La Jornada Semanal, 29 de agosto de 1999
Guy Davenport,
El museo en sí,
Aldus/Conaculta
México, 1999.
G.D.
Cuando nació Guy Davenport en 1927, su ciudad, Anderson, en Carolina del Sur, construida en 1826 sobre tierras pertenecientes a los cheroquis, tenía sólo un siglo más que él; sin embargo, gozaba ya del prestigio peculiar del ``Deep South'', esa mezcla de extravagantes tributos grecorromanos y barbarie que ha colocado a toda la región en una perenne e imaginaria antiguedad. Fue ahí, en ese minúsculo enclave de mitos encontrados, donde Davenport celebró dos ritos de iniciación: leyó su primer libro -las aventuras de Tarzán-, y consumó en carne propia la artimaña de todo lector cautivo: la de evadirse. El origen de ambas experiencias se debió a una visita amistosa y casual de su vecina, la Sra. Shifflet, cuyo hijo encarcelado había sido, según ella, un voraz consumidor de las historias de Edgar Rice Burroughs. Por un impulso lleno de generosidad, la mujer quiso que otro niño compartiera esa manía y eligió como destinatario al pequeño Davenport. Empezó entonces la lenta vida del espíritu.

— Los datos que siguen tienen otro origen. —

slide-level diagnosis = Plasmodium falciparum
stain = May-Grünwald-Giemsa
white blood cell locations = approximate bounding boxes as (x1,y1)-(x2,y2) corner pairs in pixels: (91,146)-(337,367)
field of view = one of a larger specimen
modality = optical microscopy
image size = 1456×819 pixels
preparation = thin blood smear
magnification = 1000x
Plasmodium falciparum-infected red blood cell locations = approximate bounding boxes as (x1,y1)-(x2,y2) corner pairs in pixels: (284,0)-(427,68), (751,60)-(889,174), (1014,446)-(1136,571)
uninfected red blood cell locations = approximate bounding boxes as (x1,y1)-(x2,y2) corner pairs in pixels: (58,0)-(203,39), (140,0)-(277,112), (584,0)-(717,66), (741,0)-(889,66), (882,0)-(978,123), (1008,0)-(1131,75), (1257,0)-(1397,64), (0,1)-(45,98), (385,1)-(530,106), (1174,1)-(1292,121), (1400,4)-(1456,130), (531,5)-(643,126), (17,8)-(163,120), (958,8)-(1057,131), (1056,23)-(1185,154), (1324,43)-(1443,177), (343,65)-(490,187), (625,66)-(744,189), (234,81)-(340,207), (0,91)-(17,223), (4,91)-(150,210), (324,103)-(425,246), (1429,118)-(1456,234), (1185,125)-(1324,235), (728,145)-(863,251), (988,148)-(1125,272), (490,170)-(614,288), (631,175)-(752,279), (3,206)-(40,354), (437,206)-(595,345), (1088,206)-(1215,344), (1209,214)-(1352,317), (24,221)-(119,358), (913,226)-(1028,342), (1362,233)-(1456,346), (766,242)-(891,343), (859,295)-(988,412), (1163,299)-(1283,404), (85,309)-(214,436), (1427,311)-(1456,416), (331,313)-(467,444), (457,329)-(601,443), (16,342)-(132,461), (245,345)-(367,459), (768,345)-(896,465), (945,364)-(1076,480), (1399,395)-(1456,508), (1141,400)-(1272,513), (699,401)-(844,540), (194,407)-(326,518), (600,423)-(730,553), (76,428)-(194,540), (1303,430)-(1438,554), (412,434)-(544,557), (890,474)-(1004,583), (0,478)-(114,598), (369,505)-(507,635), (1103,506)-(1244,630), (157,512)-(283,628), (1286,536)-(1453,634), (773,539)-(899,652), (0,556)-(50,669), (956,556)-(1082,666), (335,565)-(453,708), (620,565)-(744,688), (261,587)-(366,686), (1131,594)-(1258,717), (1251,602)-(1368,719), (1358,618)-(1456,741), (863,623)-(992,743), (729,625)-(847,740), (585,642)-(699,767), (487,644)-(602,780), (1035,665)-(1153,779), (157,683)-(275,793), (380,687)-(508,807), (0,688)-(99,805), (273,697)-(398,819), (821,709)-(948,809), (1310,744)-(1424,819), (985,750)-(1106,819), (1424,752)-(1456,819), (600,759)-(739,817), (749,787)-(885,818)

Si ya antes los padres y maestros de Davenport lo consideraban un retrasado mental, esta nueva costumbre de pasar horas silenciosas mirando páginas no hizo más que confirmar las peores sospechas de aquéllos. Ahora, además de tonto, era excéntrico. De Tarzán pasó a Victor Hugo y se enfrentó con el dilema de que leer no equivalía necesariamente a entender. Apareció entonces el segundo personaje de su génesis literaria: la tía Mae. En la escasa biblioteca dejada por un marido muerto podían encontrarse libros de Robert Louis Stevenson y de James Feinmore Cooper, autores que volvieron a sumergir a Davenport en la perplejidad, pero también volúmenes ilustrados, sobre todo uno de Pompeya y Herculano que le permitió descubrir su verdadera afición: ``Y así me di cuenta de que lo que me gustaba de leer era aprender cosas que no sabía.'' Con esta conciencia de ignorarlo casi todo, Davenport fue colmando las largas jornadas de Anderson, alimentando un hambre cuya índole exacta le resultaba inasible y creando una sensación de pasado, el suyo propio y el del lugar. Al igual que Proust, quien escribió que los libros de la infancia dejan en nosotros una huella nítida de los días y los sitios donde los leímos, Davenport adquirió con la lectura una noción íntima de su propia geografía: el recuerdoÊde un ``cuarto, la silla, la estación''. Y también un sexto sentido para descifrar siempre el camino más directo que lo llevaría de nuevo hacia el hechizo de ese asombro rudimentario.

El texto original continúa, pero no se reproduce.